Repeat every entry word for word, but leave the images out of your copy.

Top of Record extracts

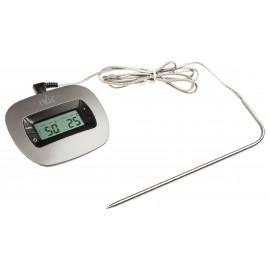 Termômetro de forno com alarme digital HQ Cozinha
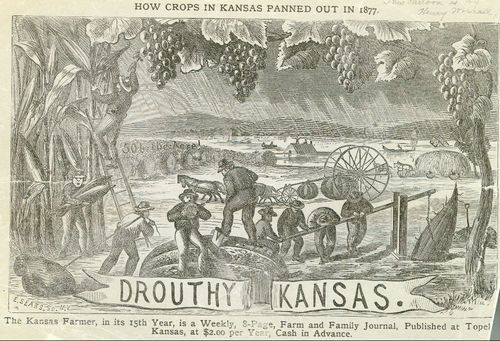 Drouthy Kansas, How Crops In Kansas Panned Out In 1877 - Page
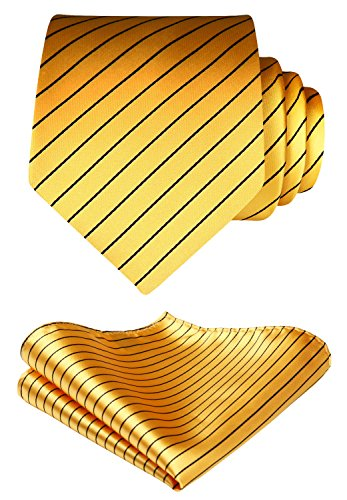 Set Handkerchief Black Stripe Wedding BIYINI Tie Square Pocket Gold Party amp; Men's Necktie vOfwq6Tx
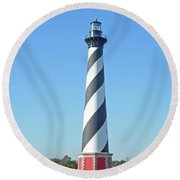 Cape Hatteras Lighthouse - Outer Banks Nc Round Beach Towel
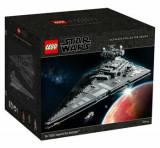 LEGO Star Wars - Imperial Star Destroyer 75252
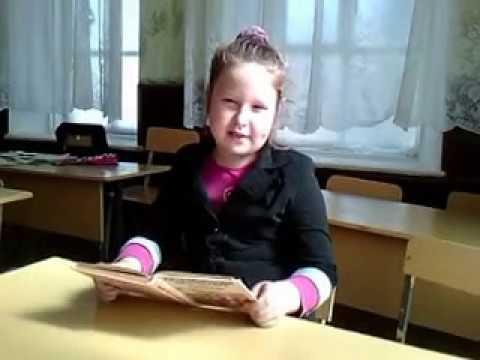 Изображение предпросмотра прочтения – ЕленаАнистратенко читает произведение «Весна (Зима не даром злится…)» Ф.И.Тютчева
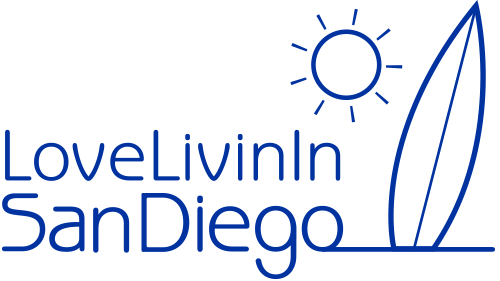 Love Livin In San Diego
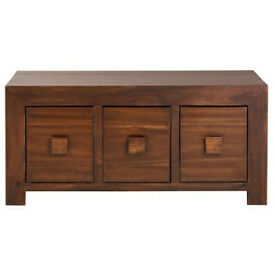 Jaipur Coffee Table - Acacia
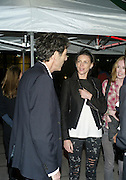 RALPH RUGOFF; LIBERTY ROSS,  George Condo: Mental States. Hayward Gallery. Southbank Rd. London. 17 October 2011. <br /> <br />  , -DO NOT ARCHIVE-© Copyright Photograph by Dafydd Jones. 248 Clapham Rd. London SW9 0PZ. Tel 0207 820 0771. www.dafjones.com.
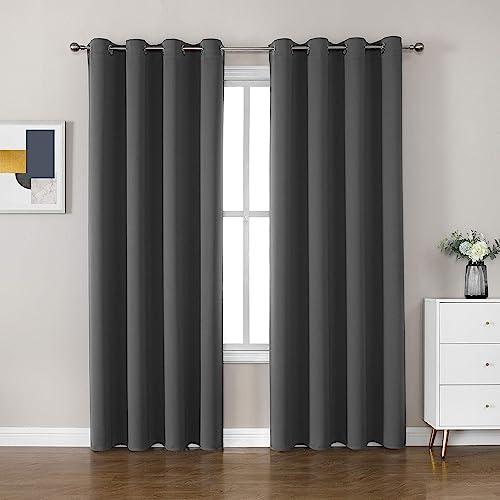 CUCRAF Blackout Curtains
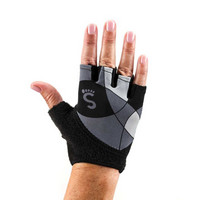 Toesox - Grip Glove - Black Deco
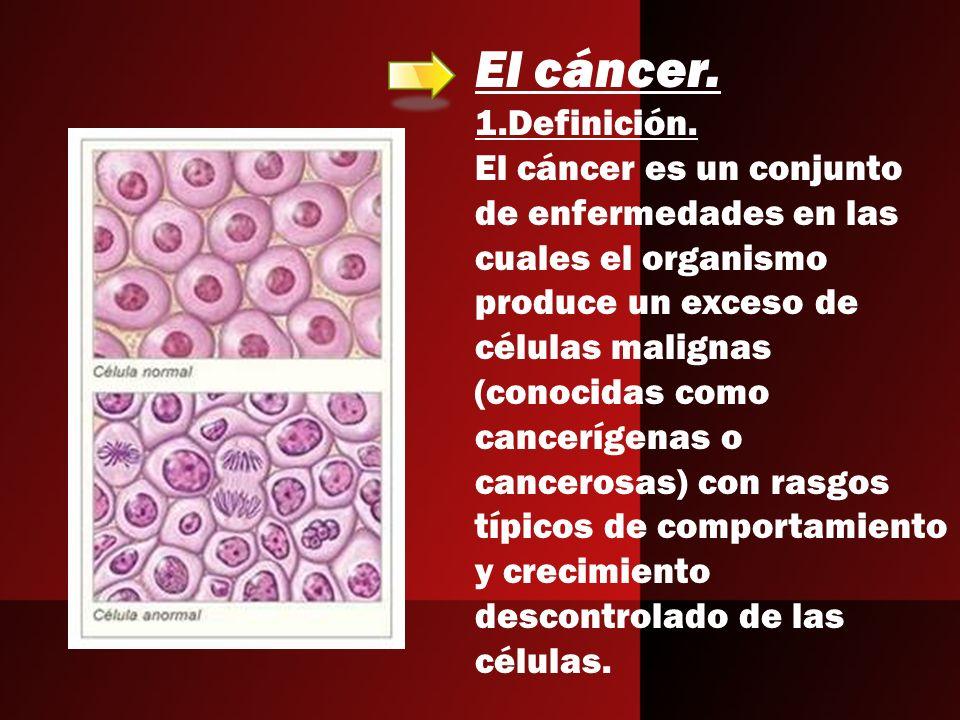 El cáncer.1.Definición.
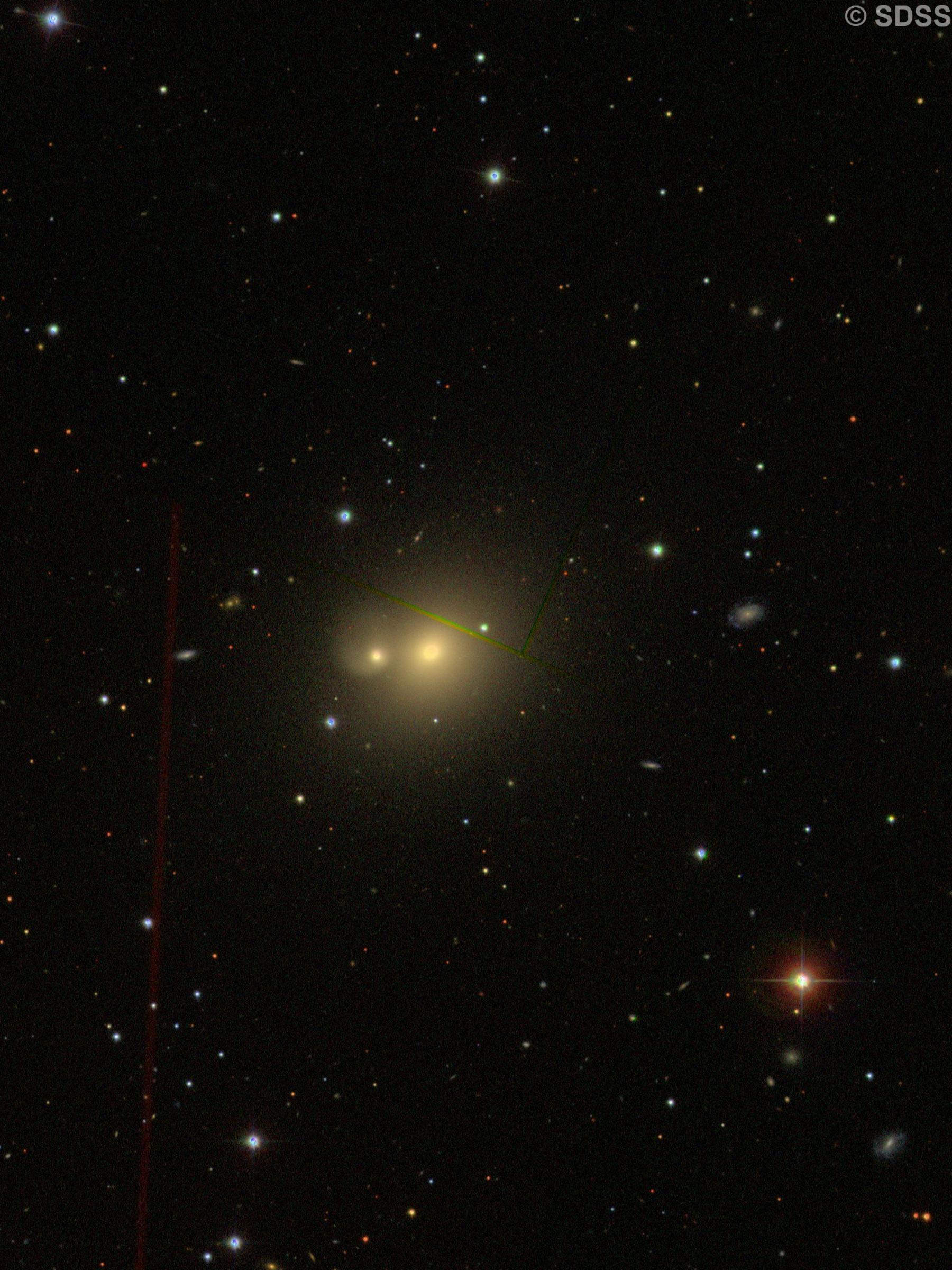 NGC 2672 + NGC 2673 = Arp 167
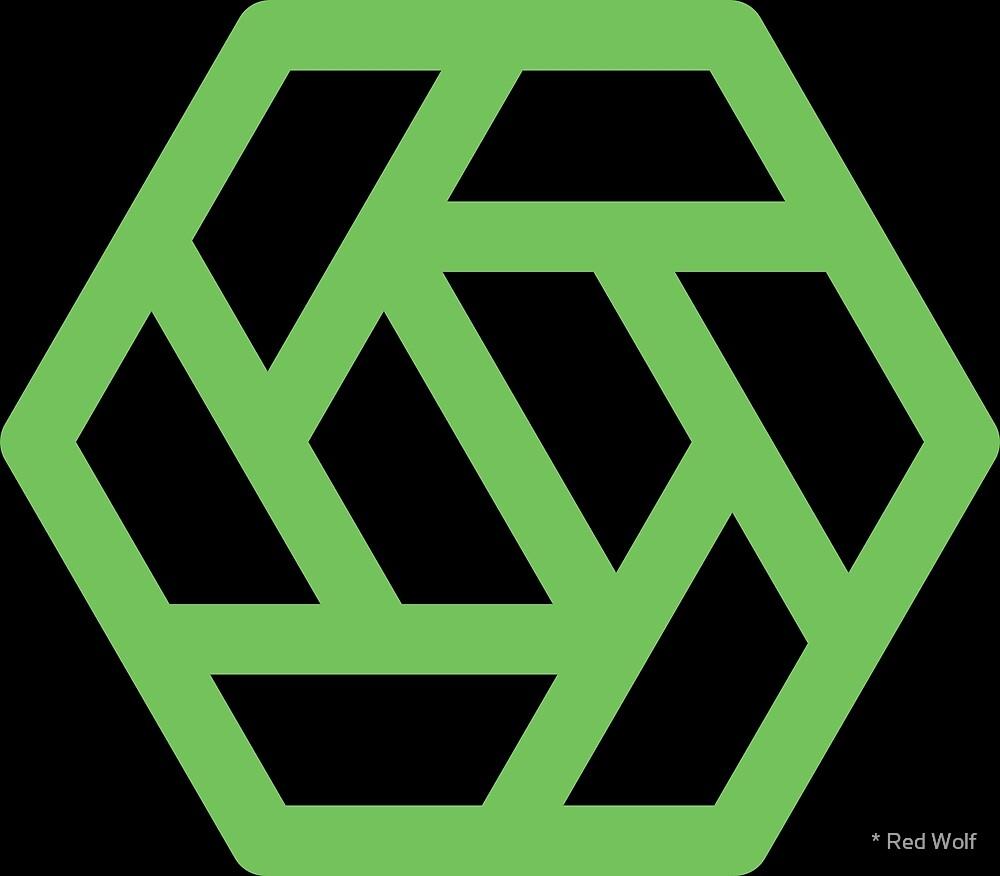 Geometric Pattern: Aperture: Black/Green by * Red Wolf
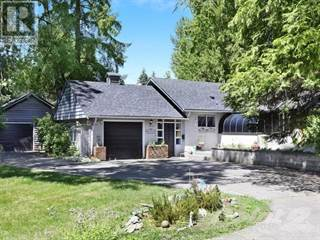 Single Family for sale in 1455 CUMBERLAND ROAD, Courtenay, British Columbia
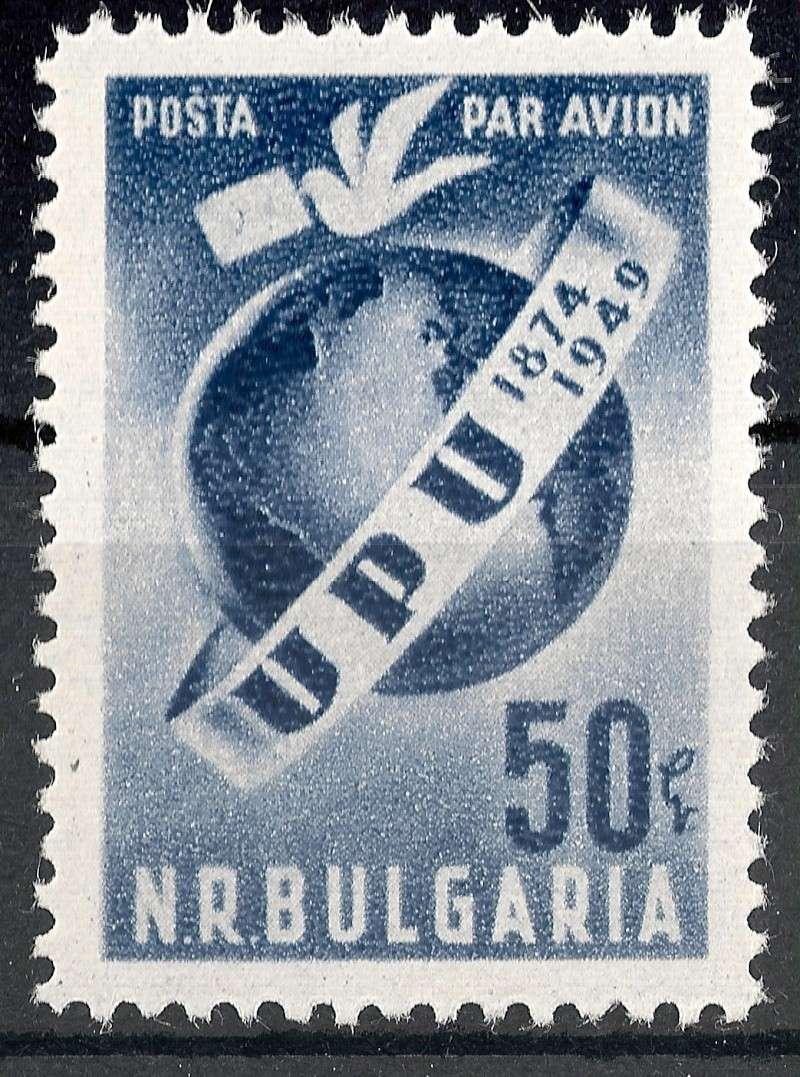 Zone - 75 Jahre Weltpostverein Scan1008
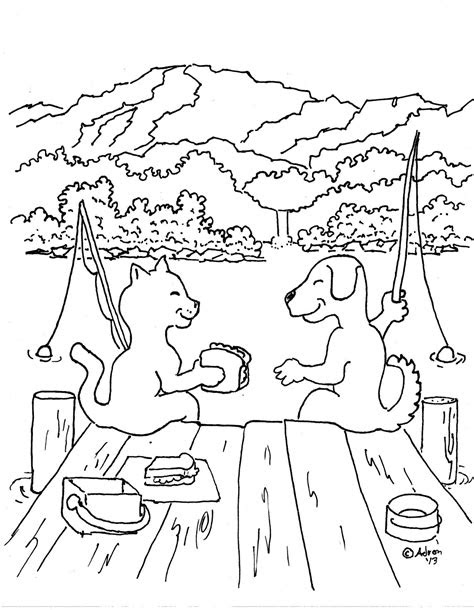coloring pages  kids   adron dog  cat friends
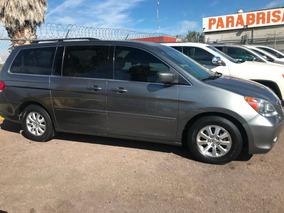 Honda Odyssey 3.5 Exl Minivan Cd Qc At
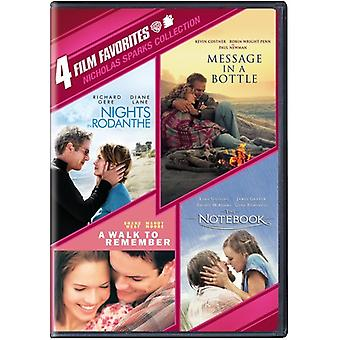 4 film-favorieten: Nicholas Sparks Collection [DVD] USA import
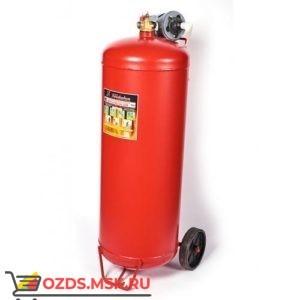 ОВП-80 огнетушитель воздушно-пенный AB передвижной (морозостойкий)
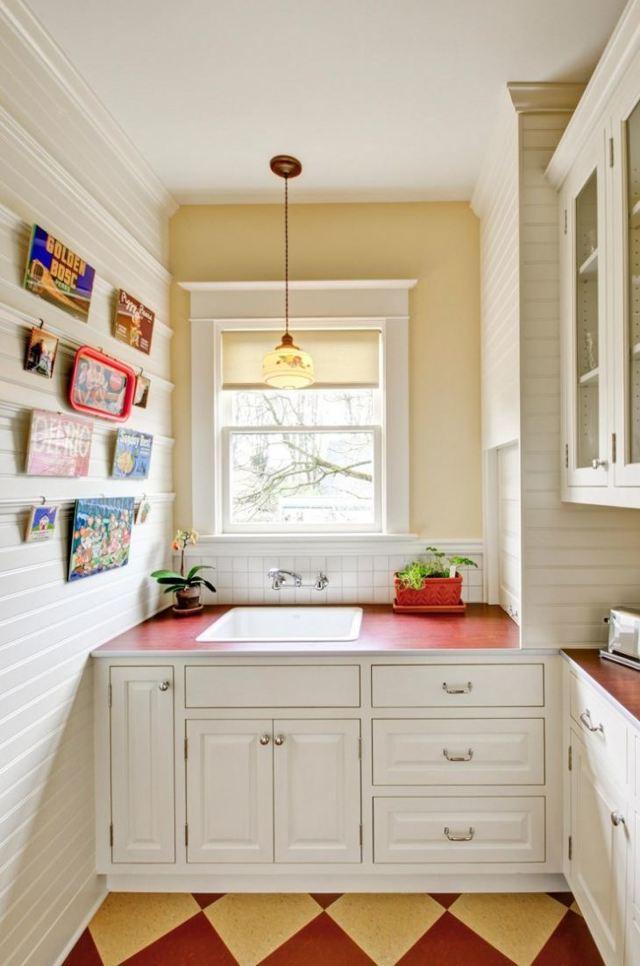 Стеновые панели для кухни: виды, размеры, достоинства, примеры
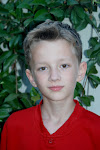 Zachary 10 years old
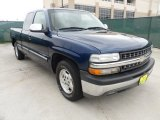 2001 Chevrolet Silverado 1500 LT Extended Cab Front 3/4 View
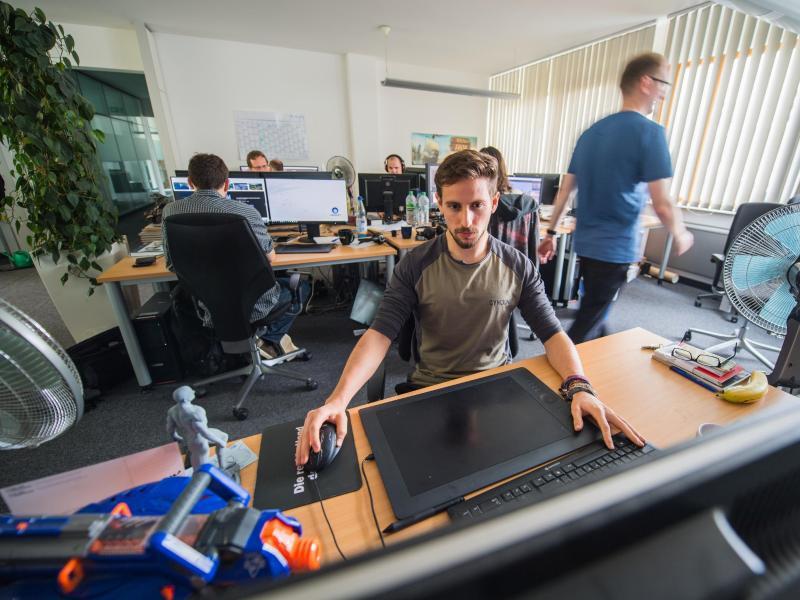 Bild zu Computerspielstudio Ubisoft Blue Byte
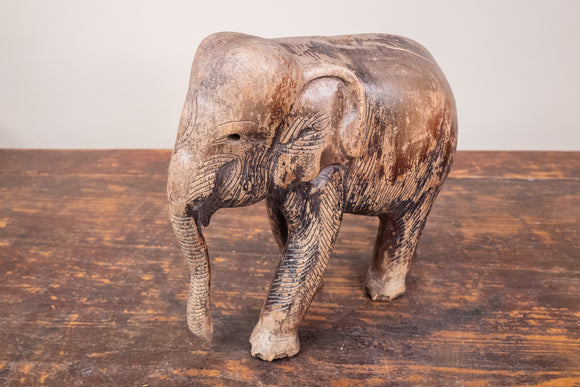Carved Wood Elephant with Trunk Down
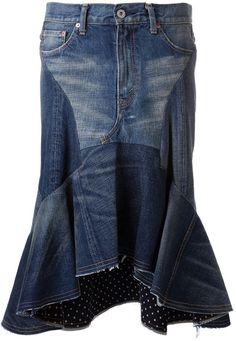 Junya Watanabe Blue Junya Watanabe Five Pocket Jean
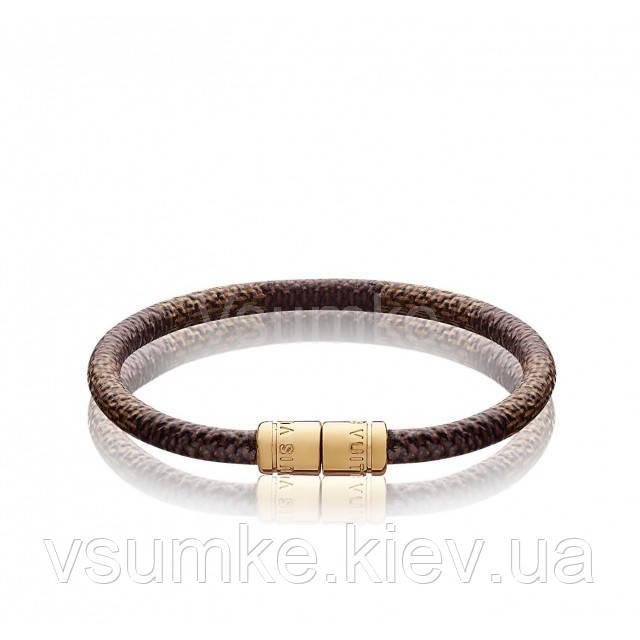 62e751aae40 Браслет Louis Vuitton Keep It Monogram - Интернет-магазин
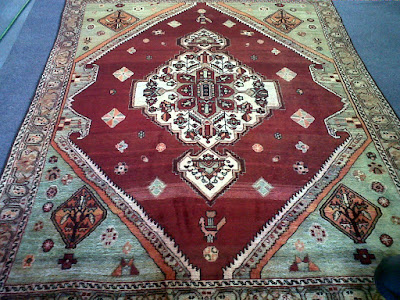 Regular cleaning will keep your rug looking and smelling like new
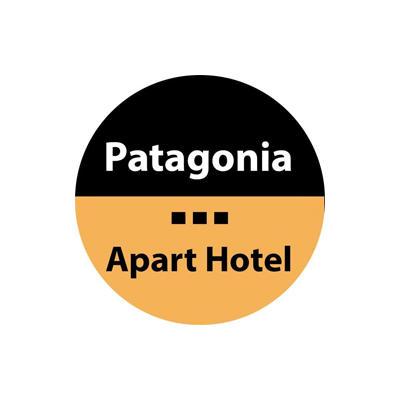 HOTEL PATAGONIA - APART HOTEL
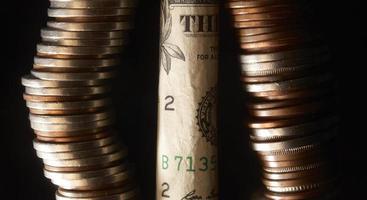 argent, affaires et finances photo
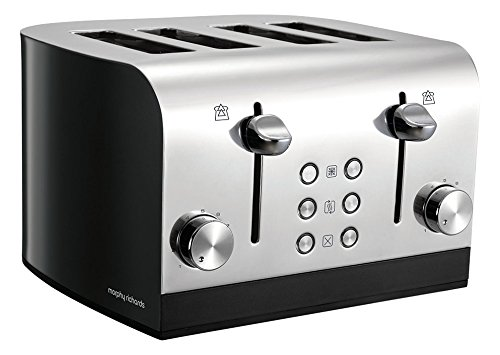 Morphy Richards Equip 4 Slice Toaster 241000  Four Slice Toaster Black...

Bottom of Record extracts

* Your solution:
 Termômetro de forno com alarme digital HQ Cozinha
 Drouthy Kansas, How Crops In Kansas Panned Out In 1877 - Page
 Set Handkerchief Black Stripe Wedding BIYINI Tie Square Pocket Gold Party amp; Men's Necktie vOfwq6Tx
 Cape Hatteras Lighthouse - Outer Banks Nc Round Beach Towel
 LEGO Star Wars - Imperial Star Destroyer 75252
 Изображение предпросмотра прочтения – ЕленаАнистратенко читает произведение «Весна (Зима не даром злится…)» Ф.И.Тютчева
 Love Livin In San Diego
 Jaipur Coffee Table - Acacia
 RALPH RUGOFF; LIBERTY ROSS,  George Condo: Mental States. Hayward Gallery. Southbank Rd. London. 17 October 2011. <br /> <br />  , -DO NOT ARCHIVE-© Copyright Photograph by Dafydd Jones. 248 Clapham Rd. London SW9 0PZ. Tel 0207 820 0771. www.dafjones.com.
 CUCRAF Blackout Curtains
 Toesox - Grip Glove - Black Deco
 El cáncer.1.Definición.
 NGC 2672 + NGC 2673 = Arp 167
 Geometric Pattern: Aperture: Black/Green by * Red Wolf
 Single Family for sale in 1455 CUMBERLAND ROAD, Courtenay, British Columbia
 Zone - 75 Jahre Weltpostverein Scan1008
coloring pages  kids   adron dog  cat friends
 Honda Odyssey 3.5 Exl Minivan Cd Qc At
 4 film-favorieten: Nicholas Sparks Collection [DVD] USA import
 ОВП-80 огнетушитель воздушно-пенный AB передвижной (морозостойкий)
 Стеновые панели для кухни: виды, размеры, достоинства, примеры
 Zachary 10 years old
 2001 Chevrolet Silverado 1500 LT Extended Cab Front 3/4 View
 Bild zu Computerspielstudio Ubisoft Blue Byte
Carved Wood Elephant with Trunk Down
 Junya Watanabe Blue Junya Watanabe Five Pocket Jean
 62e751aae40 Браслет Louis Vuitton Keep It Monogram - Интернет-магазин
 Regular cleaning will keep your rug looking and smelling like new
 HOTEL PATAGONIA - APART HOTEL
 argent, affaires et finances photo
 Morphy Richards Equip 4 Slice Toaster 241000  Four Slice Toaster Black...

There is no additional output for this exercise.